MIG welding, also known as gas metal arc welding (GMAW) for its technical name, uses a continuously fed consumable wire electrode as a filler material. This wire electrode forms an electric arc between the wire and the metal workpieces. The workpieces are fused together due to the melting of the filler wire between them. Integrating a FANUC Arcmate 120ic with a Lincoln Powerwave R350 welding supply can fully automate MIG welding applications.
TIG welding, or gas tungsten arc welding (GTAW) for its technical name, uses a non-consumable tungsten electrode to form a weld arc that then heats and melts two workpieces in order to join them together.

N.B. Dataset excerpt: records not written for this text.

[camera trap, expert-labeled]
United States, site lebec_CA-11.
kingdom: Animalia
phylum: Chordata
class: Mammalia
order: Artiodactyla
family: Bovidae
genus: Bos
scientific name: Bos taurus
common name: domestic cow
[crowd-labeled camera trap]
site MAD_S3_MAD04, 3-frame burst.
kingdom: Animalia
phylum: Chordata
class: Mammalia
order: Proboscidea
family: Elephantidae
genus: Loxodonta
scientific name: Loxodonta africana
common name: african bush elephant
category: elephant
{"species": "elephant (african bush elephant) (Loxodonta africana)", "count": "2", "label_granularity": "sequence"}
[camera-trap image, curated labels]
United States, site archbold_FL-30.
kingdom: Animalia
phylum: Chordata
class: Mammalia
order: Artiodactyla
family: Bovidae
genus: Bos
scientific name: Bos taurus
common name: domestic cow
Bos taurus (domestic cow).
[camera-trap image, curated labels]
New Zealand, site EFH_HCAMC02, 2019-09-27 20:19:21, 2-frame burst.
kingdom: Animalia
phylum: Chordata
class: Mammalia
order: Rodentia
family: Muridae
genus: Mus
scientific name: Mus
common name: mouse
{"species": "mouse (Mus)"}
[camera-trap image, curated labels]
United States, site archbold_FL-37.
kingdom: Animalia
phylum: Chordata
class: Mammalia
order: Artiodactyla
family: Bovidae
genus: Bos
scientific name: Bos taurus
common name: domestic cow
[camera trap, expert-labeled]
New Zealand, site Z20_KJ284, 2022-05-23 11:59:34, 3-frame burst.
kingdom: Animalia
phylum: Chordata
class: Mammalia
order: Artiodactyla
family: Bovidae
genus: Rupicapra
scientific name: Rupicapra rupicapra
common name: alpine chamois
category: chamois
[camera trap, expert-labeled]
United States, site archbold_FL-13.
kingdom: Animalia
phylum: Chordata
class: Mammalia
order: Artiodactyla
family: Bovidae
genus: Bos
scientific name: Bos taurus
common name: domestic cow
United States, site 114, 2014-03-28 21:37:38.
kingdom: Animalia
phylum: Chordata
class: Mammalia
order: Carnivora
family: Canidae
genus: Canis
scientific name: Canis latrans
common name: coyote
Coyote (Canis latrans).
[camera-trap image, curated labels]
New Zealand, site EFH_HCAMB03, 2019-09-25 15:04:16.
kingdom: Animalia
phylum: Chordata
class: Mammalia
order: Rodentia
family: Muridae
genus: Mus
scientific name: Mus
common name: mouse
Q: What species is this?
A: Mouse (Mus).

A Motoman MA1400 integrated with a Miller Auto Axcess 450 welding supply is a popular choice for automation of TIG welding.
MIG welding robots are best suited for joining thick metals or large objects together. Since this process uses a wire electrode as a filler material, metals do not have to be heated all the way through in order to be joined. This makes MIG robots like the FANUC M-710ic/20L ideal for thick metals because the filler is melted instead of the metal, allowing thicker workpieces to be welded more efficiently and in less time. The use of a filler material also makes MIG welding robots capable of joining dissimilar metals together, providing manufacturers greater flexibility in their operations. MIG robots are best for welding metals with very high melting points, some of which include: aluminum, stainless steel, and mild steel.
TIG welding robots excel at joining thin metals and small, intricate parts together. Metals that are electrically resistant are best for TIG welding applications since they tend to heat and melt at faster rates. TIG robots, such as the FANUC Arc Mate 120ib/10L, offer greater versatility with metal types as they can be used to weld more metals than MIG robots. Some of these types include: titanium, magnesium, copper, and steel.
MIG welding robots are capable of running weld guns continuously, providing greater speed than TIG robots. Their faster speed means increased productivity, particularly with large workpieces.
TIG welding in general is a slow process that takes about one quarter of the weld speed as MIG welding. Automation of TIG welding with robotics helps to reduce the cycle time of this process, but the main focus remains on fine, detailed work over speed.
The automation of both of these processes with robotics increases weld quality, however TIG robots still hold an advantage in this area over MIG robots. TIG robots generally create clean and even welds since they do not typically use a filler material.
With MIG welding robots the use of a filler material increases the risk of spatter occurring during the weld. This could lead to the need for additional steps in order to clean up the workpiece.